#### [Study text]
Monica: [00:10:12] There's that identity piece to it again that you brought up, you know, just you, because you are allowed to lean into a process, you are allowed to shift in how you viewed yourself and what your capacities could be, which meant that you got to a place that you didn't imagine you'd be able to do in the beginning.

 

I love that. And Jennifer, for you, you talked about this with, with parenting and I would actually love to know a bad Jennifer story. I would love to know a time where you didn't do it right, because that will, and I'm sure all my listeners will be like, yes, she's human. Please tell us. 

 

Dr. Jennifer Finlayson-Fife: [00:10:44] Okay, well, this is a good one.  I talked to my son this morning and just said, would you mind if I tell this story? And he said, no, that's fine. So, so my, my second child is, is is it just a really gifted child. He said, "make sure you emphasize . . ."

 

He was a little guy. So let me give a little more context. First is I grew up in a, in a wonderful family of eight in which, you know, my father was a professor, but my father had his own insecurities about his intelligence. He grew up in a family of high achievers, and I think he felt like by comparison, he hadn't done as well, or wasn't as capable.

 

I don't even know if that's true, but I think he carried that sense about himself. And so I think in a lot of ways, the way that he related to us was in a little bit of a sense that like him, we weren't very capable. I mean, I think that's just sort of the feeling I had from my father on a lot of things.

#### [Information provided]
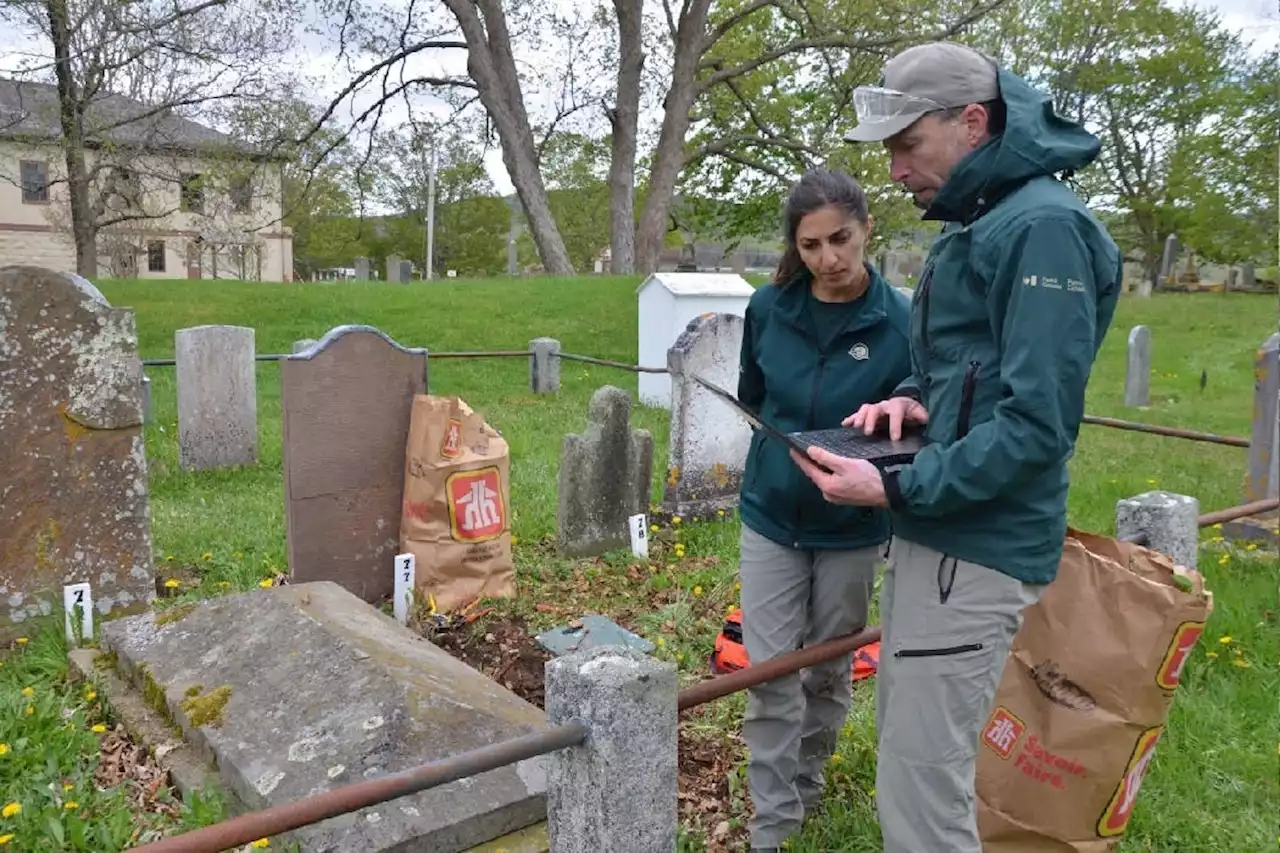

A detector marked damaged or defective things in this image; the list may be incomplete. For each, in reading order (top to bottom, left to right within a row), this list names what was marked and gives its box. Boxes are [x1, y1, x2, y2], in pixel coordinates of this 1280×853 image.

rusty iron fence [127, 492, 1272, 852]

#### [Brief A]
According to the interview transcript, what did Jennifer's father do for work?
#### [Brief B]
For each statement, say whether it agrees with the interview transcript, and quote the words that decide it: (i) Jennifer grew up in a family of eight. (ii) Jennifer's son refused to let her tell the story. (iii) Jennifer's father grew up in a family of high achievers.
#### [Brief C]
Write the next part of the interview transcript, picking up after its last sentence.
You won't need the listing for any of this.

#### [Exercise response A]
He was a professor.

#### [Exercise response B]
(i) Yes: "I grew up in a, in a wonderful family of eight"
(ii) No: "And he said, no, that's fine."
(iii) Yes: "He grew up in a family of high achievers"

#### [Exercise response C]
 

At least academically. And maybe in part, because I was female . I'm making my dad sound like a horrible person. He was not, but he wasn't, he was a product exactly as human. He was a product of his generation and, and, you know, the goal in life for me was to get married and not necessarily to be academically oriented.

 

In some ways I don't know that I was a gifted student. I really did work hard academically. I think I had capacities and intelligence that were there, but didn't necessarily show up readily in the academic realm.

 

So, so I had to work harder than some of my peers to demonstrate that. But, but my bigger point is I think I had in me a kind of insecurity that I wasn't really an equal with very talented, intellectually talented and gifted people. And whether or not that's a fair self-assessment, it was a real feeling.

 

And then I married into a family of all Ivy league educated people. And I just felt sometimes crushingly insecure. I mean, I feel some compassion for my younger self around that, but I genuinely did. I would feel like, :I don't even know how to be involved in his family conversation because they're talking about things I don't know about."

 

And so when my son was born and he was so clearly gifted, he was sort of like going to be redeem me. And this is so unfair to do to a little guy, but that was on some level, he was a way of sort of making me okay. Now, that's obviously not his job and I never articulated this to myself because that would have been too abhorrent to admit that to myself, that this was what I was the job I was placing on him.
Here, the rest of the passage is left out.